According to the National Assembly’s petition system on the 21st, the petition on the abolition of virtual asset taxation” released on the 13th met the requirements for an official referral to the Financial and Economic Planning Committee, achieving the consent of 51,492 people, which is 100%, in eight days.”
The petitioners strongly criticized the withdrawal or easing of taxation on traditional financial assets such as stocks, while imposing separate taxation on virtual assets goes against the principle of tax equity and creates a serious imbalance among investors.
In particular, stocks were considered for loss carryover deductions during the discussion on the financial investment tax, but the biggest problem was that virtual assets were classified as other income, excluding the deficit carryover deduction altogether.
Unlike the stock market, the basic deduction amount is also only 2.5 million won, causing complaints that it is an excessively harsh standard for virtual asset investors.
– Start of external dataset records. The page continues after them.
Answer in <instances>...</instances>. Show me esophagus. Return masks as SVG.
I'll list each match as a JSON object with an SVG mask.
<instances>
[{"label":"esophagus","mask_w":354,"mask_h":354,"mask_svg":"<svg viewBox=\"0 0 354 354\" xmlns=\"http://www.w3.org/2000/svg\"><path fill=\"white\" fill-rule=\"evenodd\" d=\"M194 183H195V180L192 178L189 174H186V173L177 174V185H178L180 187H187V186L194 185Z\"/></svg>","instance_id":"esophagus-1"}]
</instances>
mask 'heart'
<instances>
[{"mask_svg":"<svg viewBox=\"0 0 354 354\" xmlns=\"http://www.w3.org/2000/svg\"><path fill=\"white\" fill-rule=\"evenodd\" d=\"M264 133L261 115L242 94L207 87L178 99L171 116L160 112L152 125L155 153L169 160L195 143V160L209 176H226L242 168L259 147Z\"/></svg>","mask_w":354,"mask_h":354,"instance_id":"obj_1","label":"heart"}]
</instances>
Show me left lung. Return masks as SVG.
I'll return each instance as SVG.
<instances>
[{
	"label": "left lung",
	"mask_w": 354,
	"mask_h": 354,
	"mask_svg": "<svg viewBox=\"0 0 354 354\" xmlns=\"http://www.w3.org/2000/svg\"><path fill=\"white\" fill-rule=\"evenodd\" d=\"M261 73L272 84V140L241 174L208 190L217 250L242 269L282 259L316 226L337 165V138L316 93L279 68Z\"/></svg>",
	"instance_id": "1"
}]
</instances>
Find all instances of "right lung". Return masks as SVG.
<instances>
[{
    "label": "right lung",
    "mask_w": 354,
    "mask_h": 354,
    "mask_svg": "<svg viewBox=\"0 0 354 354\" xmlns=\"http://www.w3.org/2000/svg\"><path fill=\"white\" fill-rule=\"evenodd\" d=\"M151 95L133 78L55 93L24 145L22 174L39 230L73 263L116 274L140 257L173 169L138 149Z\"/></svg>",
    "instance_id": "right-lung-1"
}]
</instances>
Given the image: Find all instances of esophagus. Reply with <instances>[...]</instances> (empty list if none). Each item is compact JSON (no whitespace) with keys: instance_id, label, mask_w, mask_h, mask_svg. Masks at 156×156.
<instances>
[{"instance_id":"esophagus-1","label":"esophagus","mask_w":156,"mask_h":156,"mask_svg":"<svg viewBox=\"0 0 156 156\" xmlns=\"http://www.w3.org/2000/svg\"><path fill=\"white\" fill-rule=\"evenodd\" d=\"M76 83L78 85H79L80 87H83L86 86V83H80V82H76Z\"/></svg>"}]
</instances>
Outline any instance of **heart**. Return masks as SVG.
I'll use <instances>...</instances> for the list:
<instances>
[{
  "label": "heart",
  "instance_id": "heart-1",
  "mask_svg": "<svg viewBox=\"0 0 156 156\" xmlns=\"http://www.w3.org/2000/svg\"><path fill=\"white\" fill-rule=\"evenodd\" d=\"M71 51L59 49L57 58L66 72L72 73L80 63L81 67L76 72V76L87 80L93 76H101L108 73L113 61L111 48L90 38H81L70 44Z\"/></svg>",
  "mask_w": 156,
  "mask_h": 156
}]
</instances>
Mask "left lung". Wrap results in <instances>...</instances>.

The petitioners also pointed out the reality that the virtual asset market is experiencing a long bear market. With many investors already suffering principal losses, the current taxation system is concerned about taxing even valuation gains incurred in the process of recovering losses as real income.
The petitioners argued that this undermines even the basic tax principle of taxing where there is income, and rather has the adverse effect of taxing the people in a state of loss.
In addition, if virtual asset income is caught as other income, not only the high tax rate of 22% but also the burden of health insurance premiums can increase in a series, and investors’ anxiety is at its peak.
Concerns have also been raised about the industrial aspect and deprivation of opportunities for young people to form assets. For the young generation, who have become virtually impossible to buy their own homes due to soaring real estate prices, virtual asset investment has been considered the last ladder for asset formation.
The petitioners warned that if taxation is enforced only to secure tax revenues while ignoring this reality, it will deal a devastating blow to the nation’s future financial industry competitiveness, including a sharp drop in market liquidity and a massive outflow of domestic investment capital and key talents.
Above all, investor protection, which is far short of the stock market, is on the cutting board.
Some argued that the virtual asset market still lacks institutional foundations such as short selling regulations, listing screening, investor protection funds, and unfair trade monitoring systems, despite the extremely high risk of fraudulent projects or bad listings.
As a result, there are voices of criticism among petitioners that the state is bent on collecting taxes without properly establishing a protection network for investors.